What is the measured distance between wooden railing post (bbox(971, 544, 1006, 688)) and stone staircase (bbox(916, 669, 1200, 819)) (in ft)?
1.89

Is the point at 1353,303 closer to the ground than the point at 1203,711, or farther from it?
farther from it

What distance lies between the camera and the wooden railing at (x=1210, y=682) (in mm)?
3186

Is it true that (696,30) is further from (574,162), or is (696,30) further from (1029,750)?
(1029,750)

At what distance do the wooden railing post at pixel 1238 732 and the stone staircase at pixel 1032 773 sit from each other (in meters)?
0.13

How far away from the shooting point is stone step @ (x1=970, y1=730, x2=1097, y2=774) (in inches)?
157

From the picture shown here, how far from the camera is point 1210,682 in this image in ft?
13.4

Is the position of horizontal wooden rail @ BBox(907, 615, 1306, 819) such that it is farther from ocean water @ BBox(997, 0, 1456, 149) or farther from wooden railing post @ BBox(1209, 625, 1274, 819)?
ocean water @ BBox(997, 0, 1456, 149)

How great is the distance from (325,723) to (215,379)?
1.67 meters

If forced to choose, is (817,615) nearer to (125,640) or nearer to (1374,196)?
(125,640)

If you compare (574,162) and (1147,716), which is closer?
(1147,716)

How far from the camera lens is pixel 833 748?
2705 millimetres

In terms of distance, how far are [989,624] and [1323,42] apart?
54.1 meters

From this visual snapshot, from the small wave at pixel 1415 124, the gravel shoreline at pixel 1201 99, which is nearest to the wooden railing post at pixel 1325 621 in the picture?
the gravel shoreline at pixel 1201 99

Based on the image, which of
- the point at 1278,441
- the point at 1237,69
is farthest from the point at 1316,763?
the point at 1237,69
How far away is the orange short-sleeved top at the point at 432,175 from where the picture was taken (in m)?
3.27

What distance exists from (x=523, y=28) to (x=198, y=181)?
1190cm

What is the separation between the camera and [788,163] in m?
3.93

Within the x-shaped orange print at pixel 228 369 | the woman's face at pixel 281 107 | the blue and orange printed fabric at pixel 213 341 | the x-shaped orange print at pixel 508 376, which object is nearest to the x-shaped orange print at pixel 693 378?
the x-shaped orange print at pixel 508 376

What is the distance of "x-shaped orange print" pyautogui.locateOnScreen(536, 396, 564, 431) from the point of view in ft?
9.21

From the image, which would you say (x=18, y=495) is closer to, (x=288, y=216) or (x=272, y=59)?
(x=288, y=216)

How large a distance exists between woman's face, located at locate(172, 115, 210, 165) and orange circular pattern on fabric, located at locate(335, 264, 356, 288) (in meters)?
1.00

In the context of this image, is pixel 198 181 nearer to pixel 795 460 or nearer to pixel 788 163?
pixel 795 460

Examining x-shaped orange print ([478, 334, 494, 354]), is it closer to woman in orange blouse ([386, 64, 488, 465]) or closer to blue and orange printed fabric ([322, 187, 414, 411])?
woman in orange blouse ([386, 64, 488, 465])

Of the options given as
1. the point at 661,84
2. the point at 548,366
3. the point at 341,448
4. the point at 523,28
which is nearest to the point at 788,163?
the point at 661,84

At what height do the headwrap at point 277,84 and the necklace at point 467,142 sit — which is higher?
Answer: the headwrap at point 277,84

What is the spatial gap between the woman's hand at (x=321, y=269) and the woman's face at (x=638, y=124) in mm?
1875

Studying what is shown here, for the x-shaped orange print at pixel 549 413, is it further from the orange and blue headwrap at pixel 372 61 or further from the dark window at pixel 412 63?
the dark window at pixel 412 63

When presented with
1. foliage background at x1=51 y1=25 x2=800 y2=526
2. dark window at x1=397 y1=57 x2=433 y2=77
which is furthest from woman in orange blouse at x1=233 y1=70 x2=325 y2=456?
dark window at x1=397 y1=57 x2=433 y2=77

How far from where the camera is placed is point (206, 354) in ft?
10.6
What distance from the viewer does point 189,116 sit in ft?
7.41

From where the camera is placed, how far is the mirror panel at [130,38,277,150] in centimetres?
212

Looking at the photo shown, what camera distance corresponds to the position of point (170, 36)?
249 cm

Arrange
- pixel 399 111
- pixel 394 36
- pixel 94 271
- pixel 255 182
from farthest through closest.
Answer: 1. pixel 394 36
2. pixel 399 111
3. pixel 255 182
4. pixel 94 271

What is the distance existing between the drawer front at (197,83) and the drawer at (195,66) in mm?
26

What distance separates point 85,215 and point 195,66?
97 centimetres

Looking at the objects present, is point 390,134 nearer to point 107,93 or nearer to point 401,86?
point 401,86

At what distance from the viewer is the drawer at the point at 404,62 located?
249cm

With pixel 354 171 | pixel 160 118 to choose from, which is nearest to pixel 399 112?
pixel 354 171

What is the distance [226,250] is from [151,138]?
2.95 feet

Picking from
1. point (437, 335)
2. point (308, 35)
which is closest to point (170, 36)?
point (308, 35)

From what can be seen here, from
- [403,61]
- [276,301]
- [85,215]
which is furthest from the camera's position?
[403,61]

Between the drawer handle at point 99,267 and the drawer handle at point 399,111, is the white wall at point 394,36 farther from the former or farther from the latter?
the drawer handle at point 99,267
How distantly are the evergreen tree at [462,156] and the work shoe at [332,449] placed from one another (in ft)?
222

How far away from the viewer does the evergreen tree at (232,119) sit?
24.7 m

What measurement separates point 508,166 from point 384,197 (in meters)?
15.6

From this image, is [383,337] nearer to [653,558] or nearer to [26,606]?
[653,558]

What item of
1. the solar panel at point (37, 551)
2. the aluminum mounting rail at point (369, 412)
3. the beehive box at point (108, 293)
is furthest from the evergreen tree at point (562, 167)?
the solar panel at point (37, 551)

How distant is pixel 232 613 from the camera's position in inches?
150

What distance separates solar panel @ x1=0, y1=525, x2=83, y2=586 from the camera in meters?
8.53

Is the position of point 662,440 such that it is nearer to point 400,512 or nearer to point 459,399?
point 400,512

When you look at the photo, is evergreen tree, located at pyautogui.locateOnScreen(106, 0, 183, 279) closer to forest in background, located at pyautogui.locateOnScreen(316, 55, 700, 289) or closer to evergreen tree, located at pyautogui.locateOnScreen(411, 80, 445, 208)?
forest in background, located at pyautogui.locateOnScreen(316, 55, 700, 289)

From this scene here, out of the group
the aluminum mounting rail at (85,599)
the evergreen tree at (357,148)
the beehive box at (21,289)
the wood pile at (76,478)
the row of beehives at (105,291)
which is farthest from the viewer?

━━━━━━

**EXERCISE:**
Reproduce all of the records above, swapping each occurrence of "stone staircase" for "stone stairway" and leaving everything else unchanged.

**FINISHED TASK:**
What is the measured distance between wooden railing post (bbox(971, 544, 1006, 688)) and stone stairway (bbox(916, 669, 1200, 819)) (in ft)?
1.89

Is the point at 1353,303 closer to the ground than the point at 1203,711, or farther from it?
farther from it

What distance lies between the camera and the wooden railing at (x=1210, y=682) (in mm)?
3186

Is it true that (696,30) is further from (574,162), or is (696,30) further from (1029,750)?
(1029,750)

At what distance do the wooden railing post at pixel 1238 732 and the stone stairway at pixel 1032 773 sit from each other (in meters)?
0.13

How far away from the shooting point is stone step @ (x1=970, y1=730, x2=1097, y2=774) (in inches)?
157

From the picture shown here, how far from the camera is point 1210,682 in this image in ft?
13.4

Is the position of horizontal wooden rail @ BBox(907, 615, 1306, 819) such that it is farther from ocean water @ BBox(997, 0, 1456, 149) or farther from wooden railing post @ BBox(1209, 625, 1274, 819)?
ocean water @ BBox(997, 0, 1456, 149)

How great is the distance from (325,723) to (215,379)?
1.67 meters

If forced to choose, is (817,615) nearer to (125,640) or nearer to (1374,196)?
(125,640)

If you compare (574,162) and (1147,716), which is closer?
(1147,716)

How far from the camera lens is pixel 833 748?
2705 millimetres

In terms of distance, how far are [989,624] and [1323,42] apart?
54.1 meters

From this visual snapshot, from the small wave at pixel 1415 124, the gravel shoreline at pixel 1201 99, which is nearest to the wooden railing post at pixel 1325 621 in the picture?
the gravel shoreline at pixel 1201 99

Based on the image, which of
- the point at 1278,441
- the point at 1237,69
is farthest from the point at 1316,763?
the point at 1237,69
How far away is the orange short-sleeved top at the point at 432,175 from where the picture was taken (in m)?
3.27

What distance exists from (x=523, y=28) to (x=198, y=181)?
1190cm

What is the separation between the camera and [788,163] in m?
3.93

Within the x-shaped orange print at pixel 228 369 | the woman's face at pixel 281 107 | the blue and orange printed fabric at pixel 213 341 | the x-shaped orange print at pixel 508 376, which object is nearest to the x-shaped orange print at pixel 693 378?
the x-shaped orange print at pixel 508 376

What is the distance of "x-shaped orange print" pyautogui.locateOnScreen(536, 396, 564, 431) from the point of view in ft?
9.21

From the image, which would you say (x=18, y=495) is closer to, (x=288, y=216) or (x=272, y=59)?
(x=288, y=216)

How large a distance exists between woman's face, located at locate(172, 115, 210, 165) and orange circular pattern on fabric, located at locate(335, 264, 356, 288) (in meters)?
1.00

In the context of this image, is pixel 198 181 nearer to pixel 795 460 or nearer to pixel 788 163?
pixel 795 460

Examining x-shaped orange print ([478, 334, 494, 354]), is it closer to woman in orange blouse ([386, 64, 488, 465]) or closer to blue and orange printed fabric ([322, 187, 414, 411])?
woman in orange blouse ([386, 64, 488, 465])

Of the options given as
1. the point at 661,84
2. the point at 548,366
3. the point at 341,448
4. the point at 523,28
which is nearest to the point at 788,163?
the point at 661,84

At what height do the headwrap at point 277,84 and the necklace at point 467,142 sit — which is higher?
Answer: the headwrap at point 277,84

What is the spatial gap between the woman's hand at (x=321, y=269) and the woman's face at (x=638, y=124) in mm?
1875

Studying what is shown here, for the x-shaped orange print at pixel 549 413, is it further from the orange and blue headwrap at pixel 372 61 or further from the dark window at pixel 412 63?
the dark window at pixel 412 63

When presented with
1. foliage background at x1=51 y1=25 x2=800 y2=526
2. dark window at x1=397 y1=57 x2=433 y2=77
which is furthest from woman in orange blouse at x1=233 y1=70 x2=325 y2=456?
dark window at x1=397 y1=57 x2=433 y2=77

How far from where the camera is placed is point (206, 354) in ft?
10.6
What distance from the viewer does point 189,116 sit in ft?
7.41

From where the camera is placed, how far is the mirror panel at [130,38,277,150] in centimetres?
212

Looking at the photo shown, what camera distance corresponds to the position of point (170, 36)?
249 cm

Arrange
- pixel 399 111
- pixel 394 36
- pixel 94 271
- pixel 255 182
from farthest through closest.
Answer: 1. pixel 394 36
2. pixel 399 111
3. pixel 255 182
4. pixel 94 271

What is the distance existing between the drawer front at (197,83) and the drawer at (195,66) in mm?
26

What distance separates point 85,215 and point 195,66?
97 centimetres

Looking at the objects present, is point 390,134 nearer to point 107,93 or nearer to point 401,86?
point 401,86

At what distance from the viewer is the drawer at the point at 404,62 located?
249cm

With pixel 354 171 | pixel 160 118 to choose from, which is nearest to pixel 399 112?
pixel 354 171

What is the distance [226,250] is from [151,138]?
2.95 feet

Picking from
1. point (437, 335)
2. point (308, 35)
which is closest to point (170, 36)?
point (308, 35)

From what can be seen here, from
- [403,61]
- [276,301]
- [85,215]
which is furthest from the camera's position?
[403,61]

Between the drawer handle at point 99,267 and the drawer handle at point 399,111, is the white wall at point 394,36 farther from the former or farther from the latter?
the drawer handle at point 99,267
How distantly are the evergreen tree at [462,156] and the work shoe at [332,449] placed from one another (in ft)?
222

How far away from the viewer does the evergreen tree at (232,119) sit?
24.7 m

What measurement separates point 508,166 from point 384,197 (in meters)?
15.6

From this image, is [383,337] nearer to [653,558] or nearer to [26,606]?
[653,558]

What item of
1. the solar panel at point (37, 551)
2. the aluminum mounting rail at point (369, 412)
3. the beehive box at point (108, 293)
is furthest from the evergreen tree at point (562, 167)?
the solar panel at point (37, 551)

How distant is pixel 232 613 from the camera's position in inches?
150

What distance separates solar panel @ x1=0, y1=525, x2=83, y2=586 from the camera in meters?
8.53

Is the position of point 662,440 such that it is nearer to point 400,512 or nearer to point 459,399?
point 400,512

When you look at the photo, is evergreen tree, located at pyautogui.locateOnScreen(106, 0, 183, 279) closer to forest in background, located at pyautogui.locateOnScreen(316, 55, 700, 289) or closer to evergreen tree, located at pyautogui.locateOnScreen(411, 80, 445, 208)?
forest in background, located at pyautogui.locateOnScreen(316, 55, 700, 289)

From this scene here, out of the group
the aluminum mounting rail at (85,599)
the evergreen tree at (357,148)
the beehive box at (21,289)
the wood pile at (76,478)
the row of beehives at (105,291)
which is farthest from the viewer?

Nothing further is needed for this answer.